Apparently Beaver Buttholes Taste Like Vanilla
The FDA recognizes castoreum as a safe-to-eat food flavoring
Would you ever lick the butthole of a beaver? No? Me neither. But, have you heard of castoreum? It’s a fancy word for what I like to call Beaver Butthole Vanilla - a goo that is “milked” from a beaver’s butthole and it’s used as a replacement for vanilla, raspberry or strawberry in some flavorings and foods. It’s more likely to be found in your perfumes than foods because of HOW they remove the goo. It’s expensive & tedious.
They have to anesthetize the beaver to milk it’s glands and that means only about 300 pounds are produced anally… I mean annually. Okay 300 pounds anally, annually is what I’m trying to say. I would just personally like to know who decided to sniff or lick the butthole of a beaver to figure this out.

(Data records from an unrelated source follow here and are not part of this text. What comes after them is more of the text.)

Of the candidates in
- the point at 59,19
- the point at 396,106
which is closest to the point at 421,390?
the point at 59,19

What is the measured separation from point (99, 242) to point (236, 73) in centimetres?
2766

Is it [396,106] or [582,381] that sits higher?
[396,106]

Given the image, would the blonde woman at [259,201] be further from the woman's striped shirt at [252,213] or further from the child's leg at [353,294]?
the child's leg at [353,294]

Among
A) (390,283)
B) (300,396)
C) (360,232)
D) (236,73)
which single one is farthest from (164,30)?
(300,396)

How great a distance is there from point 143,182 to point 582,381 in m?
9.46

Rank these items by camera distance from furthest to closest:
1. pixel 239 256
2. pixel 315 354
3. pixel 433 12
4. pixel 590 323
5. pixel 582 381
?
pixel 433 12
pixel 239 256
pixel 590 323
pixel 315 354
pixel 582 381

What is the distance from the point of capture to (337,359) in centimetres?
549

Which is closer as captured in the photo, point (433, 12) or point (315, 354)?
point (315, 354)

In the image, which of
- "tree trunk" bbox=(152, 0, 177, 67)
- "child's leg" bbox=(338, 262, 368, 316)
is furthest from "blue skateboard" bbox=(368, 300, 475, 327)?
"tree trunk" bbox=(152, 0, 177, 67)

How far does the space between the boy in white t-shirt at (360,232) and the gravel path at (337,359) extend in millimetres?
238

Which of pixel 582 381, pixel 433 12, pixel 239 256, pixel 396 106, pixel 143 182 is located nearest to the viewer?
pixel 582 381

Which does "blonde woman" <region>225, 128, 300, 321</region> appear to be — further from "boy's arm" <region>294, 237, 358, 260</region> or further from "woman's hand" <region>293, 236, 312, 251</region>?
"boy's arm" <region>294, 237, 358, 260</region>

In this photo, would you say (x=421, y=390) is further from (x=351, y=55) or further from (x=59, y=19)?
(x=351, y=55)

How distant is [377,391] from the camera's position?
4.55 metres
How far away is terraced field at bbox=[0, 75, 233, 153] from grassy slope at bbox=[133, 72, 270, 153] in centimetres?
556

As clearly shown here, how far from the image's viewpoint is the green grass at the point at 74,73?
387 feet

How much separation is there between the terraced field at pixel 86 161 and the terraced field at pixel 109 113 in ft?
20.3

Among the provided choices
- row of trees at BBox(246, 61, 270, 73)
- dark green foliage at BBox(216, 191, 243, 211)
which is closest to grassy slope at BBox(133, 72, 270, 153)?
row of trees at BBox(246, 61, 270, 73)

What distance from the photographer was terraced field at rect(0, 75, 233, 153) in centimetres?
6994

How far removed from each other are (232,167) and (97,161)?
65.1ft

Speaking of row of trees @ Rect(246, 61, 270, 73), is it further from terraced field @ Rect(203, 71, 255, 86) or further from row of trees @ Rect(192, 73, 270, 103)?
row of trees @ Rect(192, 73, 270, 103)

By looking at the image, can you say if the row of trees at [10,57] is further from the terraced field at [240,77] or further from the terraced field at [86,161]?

Both the Flavor and Extract Manufacturers Association (FEMA) and the Food and Drug Administration (FDA) recognizes castoreum as safe (of course they do) so while it’s deemed “A-OK!” to use as food flavoring I find it to be totally disgusting. It’s just another reason to read labels and check ingredient lists. It’s more likely to be used in the perfume industry for its vanilla scent. It’s also used in whiskey and other expensive products because of the lengthy process of the removal from the poor beaver. Castoreum has been traditionally used in Sweden for flavoring a variety of schnapps commonly referred to as "Bäverhojt" (literally, beaver shout). You can find it in some Chanel, YSL and Dior perfumes (amongst others).
Whether or not it’s commonly used now … it was used pretty commonly back in the early 1900s and once again - im just curious who decided to get all up in a beaver’s butthole to figure that out. YUCK!
SOURCES:
https://pubmed.ncbi.nlm.nih.gov/17365147/
http://en.wikipedia.org/wiki/Castoreum
https://www.fragrantica.com/notes/Castoreum-102.html
Unlike modern humans, who are used to unnatural and sterilized environments, pre-modern humans--the ones who have been existing on this planet for millennia-- have looked to and relied on the natural world (plants, animals, earth, etc.), not Walmart, to meet their survival needs as well as expand and discover life's potentials. Wasting anything from an animal that had been hunted was not in their vocabulary--again, a big difference from modern human "values". It couldn't have been too difficult to figure out what was useful from an animal carcass.
My wife also found this, but only a couple of days ago. I highly doubt that beavers are used for vanilla flavor, because chemical engineers have long been able to produce complex aromatic compounds to emulate the taste and/or the smell of just about anything. Such chemicals are cheap and extremely powerful.